A Practical Analysis Of Tesco Plc’s Dividend

Is Tesco plc (LON: TSCO) in good shape to deliver decent dividends?

| More on:

The content of this article was relevant at the time of publishing. Circumstances change continuously and caution should therefore be exercised when relying upon any content contained within this article.

You’re reading a free article with opinions that may differ from The Motley Fool’s Premium Investing Services. Become a Motley Fool member today to get instant access to our top analyst recommendations, in-depth research, investing resources, and more. Learn More.

The ability to calculate the reliability of dividends is absolutely crucial for investors, not only for evaluating the income generated from your portfolio, but also to avoid a share-price collapse from stocks where payouts are slashed.

There are a variety of ways to judge future dividends, and today I am looking at Tesco (LSE: TSCO) (NASDAQOTH: TSCDY.US) to see whether the firm looks a safe bet to produce dependable payouts.

Forward dividend cover

Forward dividend cover is one of the most simple ways to evaluate future payouts, as the ratio reveals how many times the projected dividend per share is covered by earnings per share. It can be calculated using the following formula:

Forward earnings per share ÷ forward dividend per share

Tesco is expected by City analysts to provide a dividend of 15.2p for the year ending February 2014. With earnings per share of 33p forecast for this year, dividend coverage of 2.2 times predicted earnings is comfortably above the safety benchmark of 2 times.
•••
Problems to solve:
• a. Decide whether each statement agrees with the Tesco dividend article, answering yes or no and quoting the words that decide it: (i) City analysts expect Tesco to pay a dividend of 15.2p for the year ending February 2014; (ii) the safety benchmark for dividend cover is 3 times; (iii) forward dividend cover divides forward dividend per share by forward earnings per share.
• b. List every stock ticker symbol given in the Tesco dividend article.
• c. Extend the Tesco dividend article from its last sentence.
The rows have nothing to do with the Tesco dividend article.

Dataset extract:
•••
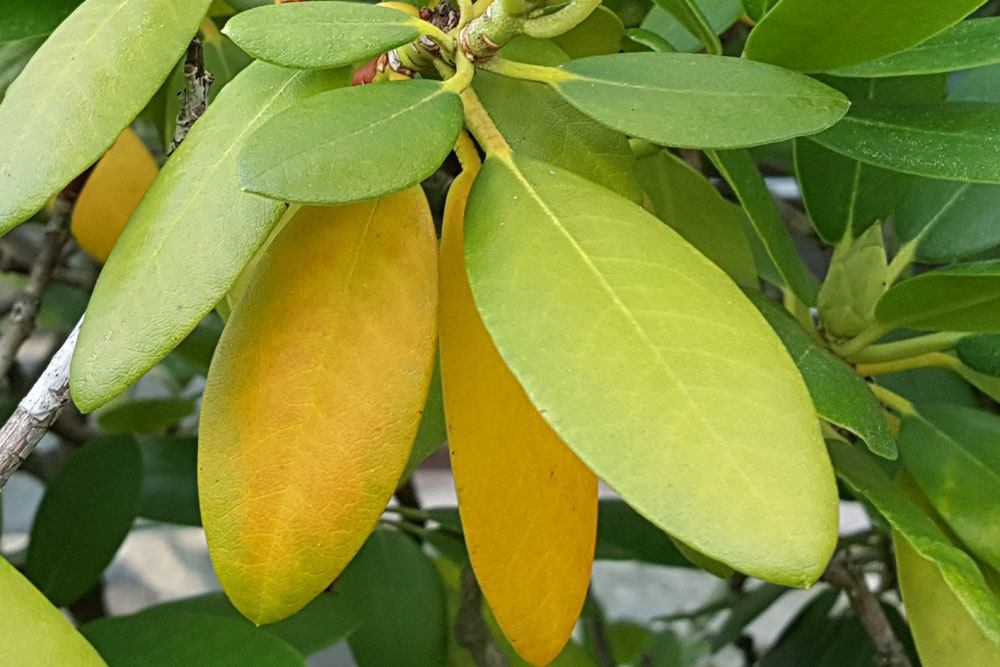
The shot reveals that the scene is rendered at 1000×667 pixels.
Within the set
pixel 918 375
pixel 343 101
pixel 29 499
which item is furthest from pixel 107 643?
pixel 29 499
•••
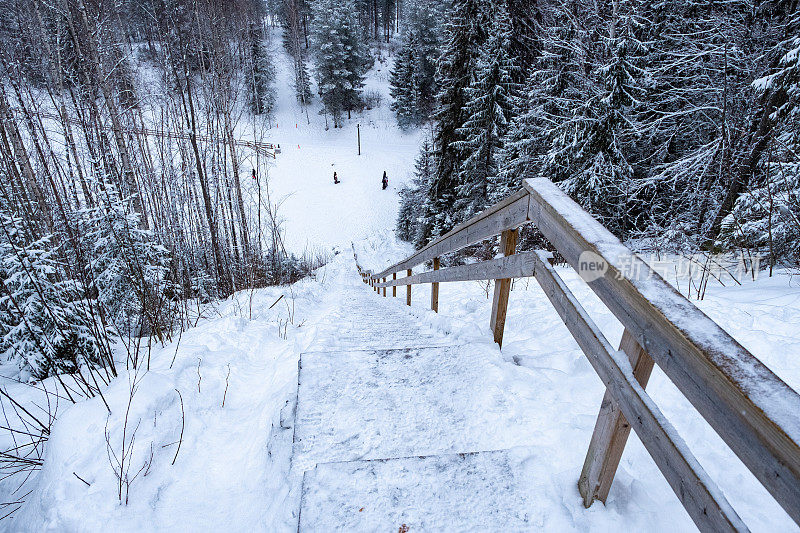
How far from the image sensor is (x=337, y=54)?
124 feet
•••
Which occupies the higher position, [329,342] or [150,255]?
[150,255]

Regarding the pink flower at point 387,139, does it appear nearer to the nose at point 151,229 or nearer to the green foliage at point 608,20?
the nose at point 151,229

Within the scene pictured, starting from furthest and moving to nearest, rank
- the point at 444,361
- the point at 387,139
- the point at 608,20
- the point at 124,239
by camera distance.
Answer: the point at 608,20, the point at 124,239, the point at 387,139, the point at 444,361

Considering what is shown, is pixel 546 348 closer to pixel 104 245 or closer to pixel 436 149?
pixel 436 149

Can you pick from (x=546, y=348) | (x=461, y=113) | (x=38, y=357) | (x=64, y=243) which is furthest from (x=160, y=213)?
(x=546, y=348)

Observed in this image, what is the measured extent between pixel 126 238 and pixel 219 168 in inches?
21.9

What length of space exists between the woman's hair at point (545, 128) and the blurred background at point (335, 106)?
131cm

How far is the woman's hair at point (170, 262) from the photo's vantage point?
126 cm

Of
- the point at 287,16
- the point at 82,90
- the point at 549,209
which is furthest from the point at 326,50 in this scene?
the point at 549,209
•••
Answers:
• a.
(i) Yes: "Tesco is expected by City analysts to provide a dividend of 15.2p for the year ending February 2014."
(ii) No: "comfortably above the safety benchmark of 2 times."
(iii) No: "Forward earnings per share ÷ forward dividend per share"

• b.
LON: TSCO
LSE: TSCO
NASDAQOTH: TSCDY.US

• c.
Free cash flow

Free cash flow is essentially how much cash has been generated after all costs and can often differ from reported profits. Theoretically, a company generating shedloads of cash is in a better position to reward stakeholders with plump dividends. The figure can be calculated by the following calculation:

Operating profit + depreciation & amortisation – tax – capital expenditure – working capital increase

Tesco recorded negative free cash flow of £171m last year, swinging sharply from a positive reading of £1.41bn in the previous 12 months. The result was primarily due to collapsing operating profit, which dropped 48% year-on-year to £2.19bn from £4.18bn in 2012.

A £700m cut to capital expenditure, to £3bn, failed to significantly arrest the decline, while a £375m increase in working capital also weighed on cash flow.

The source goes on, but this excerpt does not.